* _Source text_:
····················

County Agrees to Temporarily Pay for Hotel Room for Evicted Family

Nathan Feinberg’s family of four, including two young daughters, stayed in a hotel in Silver Spring Thursday night compliments of Montgomery County, after being told the basement apartment they rented was unsafe.

The county “paid for an extended stay. They paid for the hotel,” Feinberg told MyMCM, adding that the hotel room would be free to them for “one week, it might be longer.”

Feinberg’s family, including a two and a five-year old, were living in the basement of what turned out to be a home in the Olney-Glenmont area that was not permitted to have an accessory dwelling unit. Recently, Feinberg grew concerned that his landlord was constructing a third apartment that included a kitchen in a closet that abutted his daughters’ bedroom.

Earlier this week, he reached out to the county about the construction. A county housing inspector observed the home on March 24 and noticed there was not a second exit from the basement apartment in case of an emergency, and therefore was not safe to inhabit. She told the family the basement windows were to small to use as an egress and gave the family 24 hours to leave, saying they could stay there during the day but not sleep there.

Feinberg wasn’t sure what to do, so he contacted six of the nine members of county council and MyMCM. “Everything seemed to change on a dime when I contacted the councilmembers and media,” he said.

The county also is involved in making sure Feinberg gets back his security deposit and rent for the remaining days in March that he already paid for as well as a $200 food allowance.

The one-room hotel room includes a kitchenette but it is much smaller than the two bedroom apartment with a full kitchen and a “nice” backyard the family had been living in for the past four months. However, he said, it is much better than being homeless or crowding into a relative’s home during the pandemic. “All said and done, it’s better than in a homeless shelter,” he said, noting that was what the county first suggested.

He now better understands that the “thousands and thousands” of apartments listed on Craigslist and similar websites are not necessarily legal or in accordance with local housing rules, he said.

“The problem is, they have all the regulations, but they don’t enforce it,” he said of the county’s accessibly dwelling units laws. Landlords “look for renters who are afraid to say anything.”

····················

* _Material shown_:

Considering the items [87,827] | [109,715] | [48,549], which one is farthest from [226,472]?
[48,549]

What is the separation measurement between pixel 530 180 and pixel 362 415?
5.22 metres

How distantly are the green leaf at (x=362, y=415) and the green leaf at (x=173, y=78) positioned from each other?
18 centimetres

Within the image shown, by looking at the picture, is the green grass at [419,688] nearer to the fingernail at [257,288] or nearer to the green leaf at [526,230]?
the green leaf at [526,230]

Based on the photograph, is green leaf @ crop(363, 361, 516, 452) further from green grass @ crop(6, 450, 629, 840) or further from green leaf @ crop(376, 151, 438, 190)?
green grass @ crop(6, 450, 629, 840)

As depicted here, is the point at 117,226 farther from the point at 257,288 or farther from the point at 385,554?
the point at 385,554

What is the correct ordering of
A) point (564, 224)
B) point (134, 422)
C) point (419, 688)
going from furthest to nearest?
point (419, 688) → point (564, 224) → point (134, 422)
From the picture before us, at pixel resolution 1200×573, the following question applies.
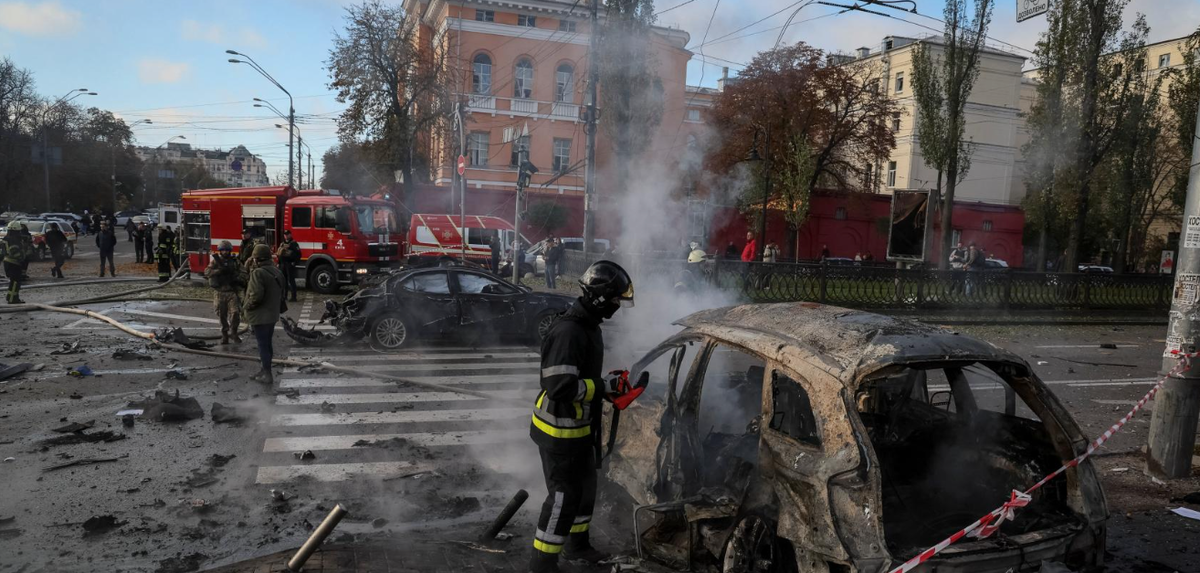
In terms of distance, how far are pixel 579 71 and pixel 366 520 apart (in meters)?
16.3

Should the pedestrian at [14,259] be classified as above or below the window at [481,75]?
below

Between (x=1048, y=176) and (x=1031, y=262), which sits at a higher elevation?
(x=1048, y=176)

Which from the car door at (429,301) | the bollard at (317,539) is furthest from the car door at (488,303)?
the bollard at (317,539)

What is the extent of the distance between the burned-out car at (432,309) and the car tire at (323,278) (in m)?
7.86

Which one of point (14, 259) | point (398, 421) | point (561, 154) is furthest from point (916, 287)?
point (14, 259)

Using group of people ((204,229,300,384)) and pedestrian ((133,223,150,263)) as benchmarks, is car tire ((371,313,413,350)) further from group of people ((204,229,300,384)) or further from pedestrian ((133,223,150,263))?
pedestrian ((133,223,150,263))

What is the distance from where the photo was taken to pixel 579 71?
19781 mm

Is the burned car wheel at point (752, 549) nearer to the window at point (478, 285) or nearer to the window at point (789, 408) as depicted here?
the window at point (789, 408)

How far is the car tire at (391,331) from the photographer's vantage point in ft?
39.1

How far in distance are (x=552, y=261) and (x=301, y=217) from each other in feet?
22.8

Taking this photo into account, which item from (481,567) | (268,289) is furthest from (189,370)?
(481,567)

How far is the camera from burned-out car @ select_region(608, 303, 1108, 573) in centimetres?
330

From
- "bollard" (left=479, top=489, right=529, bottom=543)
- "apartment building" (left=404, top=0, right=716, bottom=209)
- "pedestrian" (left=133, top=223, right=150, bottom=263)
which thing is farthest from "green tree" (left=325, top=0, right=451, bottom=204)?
"bollard" (left=479, top=489, right=529, bottom=543)

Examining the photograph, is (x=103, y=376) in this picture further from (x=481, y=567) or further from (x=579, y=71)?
(x=579, y=71)
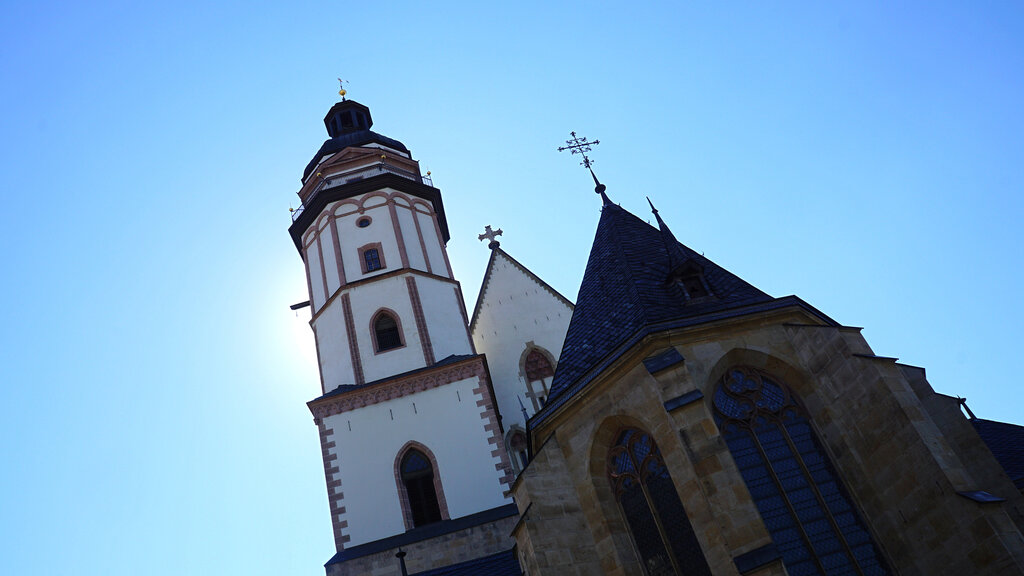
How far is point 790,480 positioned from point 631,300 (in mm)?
3947

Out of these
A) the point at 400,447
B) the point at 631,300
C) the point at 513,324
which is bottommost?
the point at 631,300

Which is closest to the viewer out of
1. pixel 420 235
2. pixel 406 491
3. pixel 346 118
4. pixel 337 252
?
pixel 406 491

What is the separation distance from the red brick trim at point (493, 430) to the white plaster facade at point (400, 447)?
86 mm

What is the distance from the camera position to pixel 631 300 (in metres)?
13.8

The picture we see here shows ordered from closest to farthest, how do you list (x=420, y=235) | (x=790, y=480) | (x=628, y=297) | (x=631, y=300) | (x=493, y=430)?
(x=790, y=480) < (x=631, y=300) < (x=628, y=297) < (x=493, y=430) < (x=420, y=235)

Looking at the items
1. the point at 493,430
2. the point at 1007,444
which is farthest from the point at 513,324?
the point at 1007,444

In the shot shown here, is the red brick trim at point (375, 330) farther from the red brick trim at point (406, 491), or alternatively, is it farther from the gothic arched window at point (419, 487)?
the gothic arched window at point (419, 487)

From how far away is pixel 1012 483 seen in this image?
11.7m

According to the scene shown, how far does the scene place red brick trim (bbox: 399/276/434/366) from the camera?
70.4 ft

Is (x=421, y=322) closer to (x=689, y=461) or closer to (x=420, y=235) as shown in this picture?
(x=420, y=235)

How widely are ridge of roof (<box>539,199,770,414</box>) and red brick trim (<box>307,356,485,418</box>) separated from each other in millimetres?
5336

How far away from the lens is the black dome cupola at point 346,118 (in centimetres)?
3027

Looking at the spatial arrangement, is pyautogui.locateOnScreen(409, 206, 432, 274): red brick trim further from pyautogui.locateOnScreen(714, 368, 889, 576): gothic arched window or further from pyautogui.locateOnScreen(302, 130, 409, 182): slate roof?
pyautogui.locateOnScreen(714, 368, 889, 576): gothic arched window

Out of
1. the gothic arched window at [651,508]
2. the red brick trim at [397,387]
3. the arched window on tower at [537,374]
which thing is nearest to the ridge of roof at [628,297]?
the gothic arched window at [651,508]
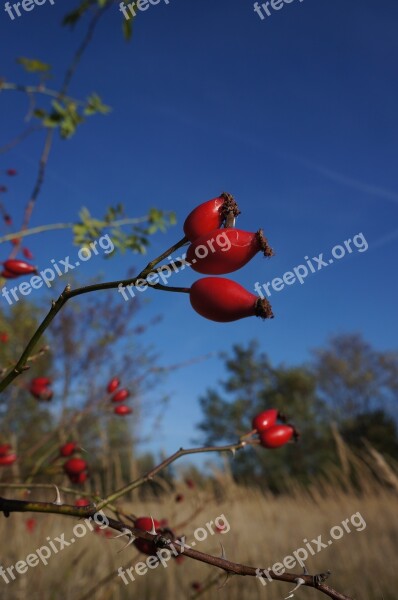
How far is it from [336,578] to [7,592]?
2.28m

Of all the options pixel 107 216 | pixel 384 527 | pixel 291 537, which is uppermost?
pixel 107 216

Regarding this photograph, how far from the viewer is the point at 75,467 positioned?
4.76 ft

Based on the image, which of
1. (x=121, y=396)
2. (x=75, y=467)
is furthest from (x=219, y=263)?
(x=121, y=396)

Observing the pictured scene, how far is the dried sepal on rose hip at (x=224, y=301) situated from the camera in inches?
27.1

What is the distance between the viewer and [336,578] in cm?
349

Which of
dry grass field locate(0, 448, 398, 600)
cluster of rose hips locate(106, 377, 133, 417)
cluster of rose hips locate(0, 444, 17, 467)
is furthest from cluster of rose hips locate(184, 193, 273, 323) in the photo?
dry grass field locate(0, 448, 398, 600)

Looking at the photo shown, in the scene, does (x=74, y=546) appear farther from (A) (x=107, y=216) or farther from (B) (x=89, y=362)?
(B) (x=89, y=362)

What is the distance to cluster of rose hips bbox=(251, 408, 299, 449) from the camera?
4.11 feet

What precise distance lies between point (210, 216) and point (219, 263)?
0.09 meters

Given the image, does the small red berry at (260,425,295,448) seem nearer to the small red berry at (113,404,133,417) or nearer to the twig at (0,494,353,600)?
the twig at (0,494,353,600)

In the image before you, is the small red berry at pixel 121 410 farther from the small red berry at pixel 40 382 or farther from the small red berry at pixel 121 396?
the small red berry at pixel 40 382

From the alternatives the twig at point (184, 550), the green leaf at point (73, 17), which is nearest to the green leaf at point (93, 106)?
the green leaf at point (73, 17)

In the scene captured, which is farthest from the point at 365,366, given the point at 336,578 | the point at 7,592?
the point at 7,592

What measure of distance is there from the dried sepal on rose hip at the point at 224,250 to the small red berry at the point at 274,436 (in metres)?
0.67
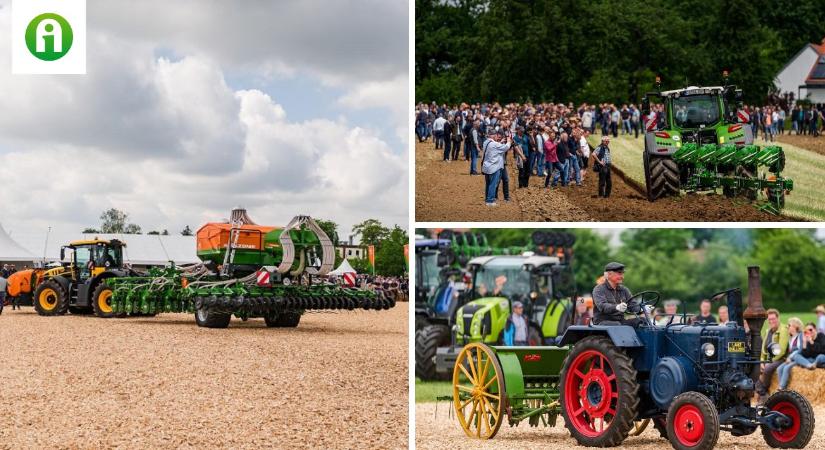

····················

* _What you will do_:
Write out the part of the article about the evicted family from "County Agrees to" to "rented was unsafe.", word for word.

* _The completed task_:
County Agrees to Temporarily Pay for Hotel Room for Evicted Family

Nathan Feinberg’s family of four, including two young daughters, stayed in a hotel in Silver Spring Thursday night compliments of Montgomery County, after being told the basement apartment they rented was unsafe.